**Brief**.
Render every line of the material as a JSON list of strings, one string per line, skipping blank lines.

** start Record extracts **

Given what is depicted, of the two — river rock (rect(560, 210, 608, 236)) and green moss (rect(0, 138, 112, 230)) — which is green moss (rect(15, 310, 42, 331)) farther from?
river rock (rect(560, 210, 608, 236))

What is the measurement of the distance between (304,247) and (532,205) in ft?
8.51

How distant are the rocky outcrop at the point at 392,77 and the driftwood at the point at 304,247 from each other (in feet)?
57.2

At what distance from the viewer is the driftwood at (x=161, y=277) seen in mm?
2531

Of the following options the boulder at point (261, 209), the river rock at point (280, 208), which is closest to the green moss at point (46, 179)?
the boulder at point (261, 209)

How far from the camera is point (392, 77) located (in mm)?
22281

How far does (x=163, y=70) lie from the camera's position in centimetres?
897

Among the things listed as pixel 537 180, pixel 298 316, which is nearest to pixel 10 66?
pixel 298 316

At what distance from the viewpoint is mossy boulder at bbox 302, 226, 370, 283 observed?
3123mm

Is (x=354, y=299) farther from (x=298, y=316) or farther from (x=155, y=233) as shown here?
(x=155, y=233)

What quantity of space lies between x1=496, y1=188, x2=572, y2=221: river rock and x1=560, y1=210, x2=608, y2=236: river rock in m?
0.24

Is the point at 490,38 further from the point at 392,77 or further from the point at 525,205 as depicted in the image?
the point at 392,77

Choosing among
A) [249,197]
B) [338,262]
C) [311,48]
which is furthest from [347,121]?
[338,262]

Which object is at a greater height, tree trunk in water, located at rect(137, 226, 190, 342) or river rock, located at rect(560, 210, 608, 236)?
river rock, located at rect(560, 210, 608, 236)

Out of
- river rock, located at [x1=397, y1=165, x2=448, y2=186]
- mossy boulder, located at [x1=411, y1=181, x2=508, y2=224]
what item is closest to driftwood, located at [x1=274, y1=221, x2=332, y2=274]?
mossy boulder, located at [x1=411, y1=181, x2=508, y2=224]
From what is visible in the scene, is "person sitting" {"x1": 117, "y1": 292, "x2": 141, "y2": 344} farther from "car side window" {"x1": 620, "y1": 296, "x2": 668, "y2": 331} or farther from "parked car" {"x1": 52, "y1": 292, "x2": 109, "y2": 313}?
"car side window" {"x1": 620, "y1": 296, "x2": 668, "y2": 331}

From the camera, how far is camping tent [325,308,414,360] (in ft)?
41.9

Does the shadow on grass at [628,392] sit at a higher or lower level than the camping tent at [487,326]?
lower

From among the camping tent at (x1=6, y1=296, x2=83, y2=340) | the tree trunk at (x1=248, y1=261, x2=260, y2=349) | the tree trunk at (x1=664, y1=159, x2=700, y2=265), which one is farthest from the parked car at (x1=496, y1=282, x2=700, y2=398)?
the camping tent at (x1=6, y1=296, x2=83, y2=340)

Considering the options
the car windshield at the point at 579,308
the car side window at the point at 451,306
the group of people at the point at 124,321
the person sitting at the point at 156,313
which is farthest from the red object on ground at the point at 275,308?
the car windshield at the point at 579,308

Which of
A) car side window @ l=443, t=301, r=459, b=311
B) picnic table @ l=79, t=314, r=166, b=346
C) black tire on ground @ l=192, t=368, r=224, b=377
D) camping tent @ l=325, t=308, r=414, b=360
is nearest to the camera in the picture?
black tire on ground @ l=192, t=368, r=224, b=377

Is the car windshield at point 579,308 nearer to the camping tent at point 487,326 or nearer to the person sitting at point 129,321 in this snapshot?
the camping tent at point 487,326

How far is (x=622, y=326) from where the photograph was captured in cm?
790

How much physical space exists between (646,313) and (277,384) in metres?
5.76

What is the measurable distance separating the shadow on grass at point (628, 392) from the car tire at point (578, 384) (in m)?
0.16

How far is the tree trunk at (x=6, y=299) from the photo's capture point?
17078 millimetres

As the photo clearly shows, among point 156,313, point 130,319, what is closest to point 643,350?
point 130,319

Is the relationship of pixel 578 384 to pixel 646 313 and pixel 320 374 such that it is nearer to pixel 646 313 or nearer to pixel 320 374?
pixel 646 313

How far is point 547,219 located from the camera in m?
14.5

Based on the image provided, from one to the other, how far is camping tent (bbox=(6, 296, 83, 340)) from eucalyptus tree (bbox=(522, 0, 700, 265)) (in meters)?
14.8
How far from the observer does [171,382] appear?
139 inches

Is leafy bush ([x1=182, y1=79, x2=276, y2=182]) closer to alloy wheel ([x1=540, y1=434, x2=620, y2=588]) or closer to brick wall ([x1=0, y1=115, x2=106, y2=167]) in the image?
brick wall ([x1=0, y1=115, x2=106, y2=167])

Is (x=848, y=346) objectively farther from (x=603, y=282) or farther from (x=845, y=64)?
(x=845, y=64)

** end Record extracts **

**Solution to this exercise**.
[
  "Given what is depicted, of the two — river rock (rect(560, 210, 608, 236)) and green moss (rect(0, 138, 112, 230)) — which is green moss (rect(15, 310, 42, 331)) farther from?",
  "river rock (rect(560, 210, 608, 236))",
  "What is the measurement of the distance between (304,247) and (532,205) in ft?",
  "8.51",
  "How distant are the rocky outcrop at the point at 392,77 and the driftwood at the point at 304,247 from each other (in feet)?",
  "57.2",
  "At what distance from the viewer is the driftwood at (x=161, y=277) seen in mm?",
  "2531",
  "Of the following options the boulder at point (261, 209), the river rock at point (280, 208), which is closest to the green moss at point (46, 179)?",
  "the boulder at point (261, 209)",
  "How far from the camera is point (392, 77) located (in mm)?",
  "22281",
  "How far does (x=163, y=70) lie from the camera's position in centimetres?",
  "897",
  "Among the things listed as pixel 537 180, pixel 298 316, which is nearest to pixel 10 66?",
  "pixel 298 316",
  "At what distance from the viewpoint is mossy boulder at bbox 302, 226, 370, 283 observed?",
  "3123mm",
  "Is (x=354, y=299) farther from (x=298, y=316) or farther from (x=155, y=233) as shown here?",
  "(x=155, y=233)",
  "What quantity of space lies between x1=496, y1=188, x2=572, y2=221: river rock and x1=560, y1=210, x2=608, y2=236: river rock in m?",
  "0.24",
  "Is the point at 490,38 further from the point at 392,77 or further from the point at 525,205 as depicted in the image?",
  "the point at 392,77",
  "Choosing among",
  "A) [249,197]",
  "B) [338,262]",
  "C) [311,48]",
  "which is furthest from [347,121]?",
  "[338,262]",
  "Which object is at a greater height, tree trunk in water, located at rect(137, 226, 190, 342) or river rock, located at rect(560, 210, 608, 236)?",
  "river rock, located at rect(560, 210, 608, 236)",
  "Out of",
  "- river rock, located at [x1=397, y1=165, x2=448, y2=186]",
  "- mossy boulder, located at [x1=411, y1=181, x2=508, y2=224]",
  "what item is closest to driftwood, located at [x1=274, y1=221, x2=332, y2=274]?",
  "mossy boulder, located at [x1=411, y1=181, x2=508, y2=224]",
  "From what is visible in the scene, is \"person sitting\" {\"x1\": 117, \"y1\": 292, \"x2\": 141, \"y2\": 344} farther from \"car side window\" {\"x1\": 620, \"y1\": 296, \"x2\": 668, \"y2\": 331} or farther from \"parked car\" {\"x1\": 52, \"y1\": 292, \"x2\": 109, \"y2\": 313}?",
  "\"car side window\" {\"x1\": 620, \"y1\": 296, \"x2\": 668, \"y2\": 331}",
  "From the camera, how far is camping tent [325,308,414,360] (in ft)?",
  "41.9",
  "Does the shadow on grass at [628,392] sit at a higher or lower level than the camping tent at [487,326]?",
  "lower",
  "From among the camping tent at (x1=6, y1=296, x2=83, y2=340) | the tree trunk at (x1=248, y1=261, x2=260, y2=349) | the tree trunk at (x1=664, y1=159, x2=700, y2=265), which one is farthest from the parked car at (x1=496, y1=282, x2=700, y2=398)?",
  "the camping tent at (x1=6, y1=296, x2=83, y2=340)",
  "Considering the options",
  "the car windshield at the point at 579,308",
  "the car side window at the point at 451,306",
  "the group of people at the point at 124,321",
  "the person sitting at the point at 156,313",
  "which is farthest from the red object on ground at the point at 275,308?",
  "the car windshield at the point at 579,308",
  "Which of",
  "A) car side window @ l=443, t=301, r=459, b=311",
  "B) picnic table @ l=79, t=314, r=166, b=346",
  "C) black tire on ground @ l=192, t=368, r=224, b=377",
  "D) camping tent @ l=325, t=308, r=414, b=360",
  "is nearest to the camera in the picture?",
  "black tire on ground @ l=192, t=368, r=224, b=377",
  "Is the car windshield at point 579,308 nearer to the camping tent at point 487,326 or nearer to the person sitting at point 129,321 in this snapshot?",
  "the camping tent at point 487,326",
  "How far is (x=622, y=326) from where the photograph was captured in cm?",
  "790",
  "How much physical space exists between (646,313) and (277,384) in metres?",
  "5.76",
  "What is the measurable distance separating the shadow on grass at point (628, 392) from the car tire at point (578, 384) (in m)?",
  "0.16",
  "How far is the tree trunk at (x=6, y=299) from the photo's capture point?",
  "17078 millimetres",
  "As the photo clearly shows, among point 156,313, point 130,319, what is closest to point 643,350?",
  "point 130,319",
  "Is the relationship of pixel 578 384 to pixel 646 313 and pixel 320 374 such that it is nearer to pixel 646 313 or nearer to pixel 320 374?",
  "pixel 646 313",
  "How far is point 547,219 located from the camera in m?",
  "14.5",
  "Based on the image provided, from one to the other, how far is camping tent (bbox=(6, 296, 83, 340)) from eucalyptus tree (bbox=(522, 0, 700, 265)) (in meters)?",
  "14.8",
  "How far from the observer does [171,382] appear?",
  "139 inches",
  "Is leafy bush ([x1=182, y1=79, x2=276, y2=182]) closer to alloy wheel ([x1=540, y1=434, x2=620, y2=588]) or closer to brick wall ([x1=0, y1=115, x2=106, y2=167]) in the image?",
  "brick wall ([x1=0, y1=115, x2=106, y2=167])",
  "Is (x=848, y=346) objectively farther from (x=603, y=282) or farther from (x=845, y=64)?",
  "(x=845, y=64)"
]